J’avais déjà sorti des chiffres pour tordre le cou à cette formidable idée reçue mais la une du Figaro me donne l’occasion de remettre le couvert : D’après une superbe étude, les français travailleraient l’équivalent de six semaines de moins que les allemands, 1674 heures contre 1904.
En réalité le problème est inversé : D’après les communistes de l’OCDE le français travaille en moyenne 1554 heures en 2009 (chiffre OCDE repris de l’INSEE) alors que l’allemand a travaillé 1390 heures sur la même année. 2009 n’a rien d’exceptionnel, le français travaillait déjà plus que l’allemand en 2000. Si je reprend le lissage idiot du Figaro, d’après l’OCDE, c’est l’allemand qui travaille 6 semaines de moins que le français (et en plus nous sommes plus productifs que les allemands par heure de travail).
Ils travaillent de moins en moins
En fait l’écart entre la France et l’Allemagne n’a fait que s’agrandir depuis au moins 2000 (je n’ai pas les données antérieures), en passant de 8% en 2000 à presque 12% en 2009. L’arrivée des 35h en France n’a pas réduit et encore moins inversé cet écart.
C’est même encore plus intéressant puisque l’OFCE indique que si en France il s’agit majoritairement d’une baisse légale, en Allemagne il s’agit d’un passage à du temps partiel subi. Je vous laisse choisir mais la méthode française, qui de plus a visiblement permis de moins baisser la durée du travail qu’en Allemagne, a ma préférence.
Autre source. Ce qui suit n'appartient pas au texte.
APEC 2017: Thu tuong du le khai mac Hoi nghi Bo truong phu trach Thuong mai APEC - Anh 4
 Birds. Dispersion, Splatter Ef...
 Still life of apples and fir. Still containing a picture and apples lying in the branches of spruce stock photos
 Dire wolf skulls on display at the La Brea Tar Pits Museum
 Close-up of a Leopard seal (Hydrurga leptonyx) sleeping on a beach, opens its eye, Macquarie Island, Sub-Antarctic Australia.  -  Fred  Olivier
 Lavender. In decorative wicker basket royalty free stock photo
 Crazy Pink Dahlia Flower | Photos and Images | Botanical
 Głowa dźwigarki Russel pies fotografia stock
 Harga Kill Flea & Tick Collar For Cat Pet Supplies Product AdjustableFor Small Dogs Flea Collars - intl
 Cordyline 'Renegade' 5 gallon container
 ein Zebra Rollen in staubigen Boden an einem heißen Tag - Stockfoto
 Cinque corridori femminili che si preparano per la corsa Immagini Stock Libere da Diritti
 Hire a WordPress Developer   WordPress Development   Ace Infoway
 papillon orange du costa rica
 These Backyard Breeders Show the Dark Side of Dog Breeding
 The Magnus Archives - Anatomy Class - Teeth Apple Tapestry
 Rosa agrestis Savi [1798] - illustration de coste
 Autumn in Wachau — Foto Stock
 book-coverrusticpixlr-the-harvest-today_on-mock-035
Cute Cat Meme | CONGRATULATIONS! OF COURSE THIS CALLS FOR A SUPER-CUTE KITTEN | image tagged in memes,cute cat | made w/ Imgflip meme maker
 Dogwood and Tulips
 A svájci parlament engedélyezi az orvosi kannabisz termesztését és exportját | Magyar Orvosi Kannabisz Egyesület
Même quand COE-Rexecode note que le taux d’emploi est meilleur en Allemagne, l’OFCE conteste la conclusion qui en est faite (il faut privilégier le temps partiel) en rappelant que sur la même période la France a créé plus d’emploi et a moins réduit sont temps de travail moyen que l’Allemagne.
Bidouilles et ajustements
Tiens d’ailleurs, l’étude de COE-Rexecode ne prend en compte que les salariés à plein temps. Comme on l’a vu, l’ajustement en Allemagne est justement passé par du temps forcé de plus en plus fréquent. Tout ça n’apparait pas alors que la baisse du temps de travail par les 35h est elle bien visible sur les plein temps. Tout dépend ce que l’on mesure mais là c’est franchement biaisé.
En fait même limité aux plein temps, tout ça est une bataille de chiffres. L’étude du Figaro vient de COE-Rexecode, qui lui-même se base sur des chiffres d’Eurostat, mais en les tripatouillant beaucoup. Ils sont partis du nombre d’heures par semaine, puis ont retiré les congés payés, les fériés, les périodes de formation, les congés maladie, deuil et grossesse, et même les déménagements. Au total 9 semaines et demies … pour le français. Pour le travailleur allemand étrangement COE-Rexecode n’a retiré que 5 semaines et 1 jour, soit moins que le nombre de jours officiellement chômés (non seulement il n’est jamais malade, en formation ou en grossess, mais en plus il travaille pendant ses congés payés). Quand on sait que les congés maternité et paternité sont bien plus long en Allemagne, ça fait sourire.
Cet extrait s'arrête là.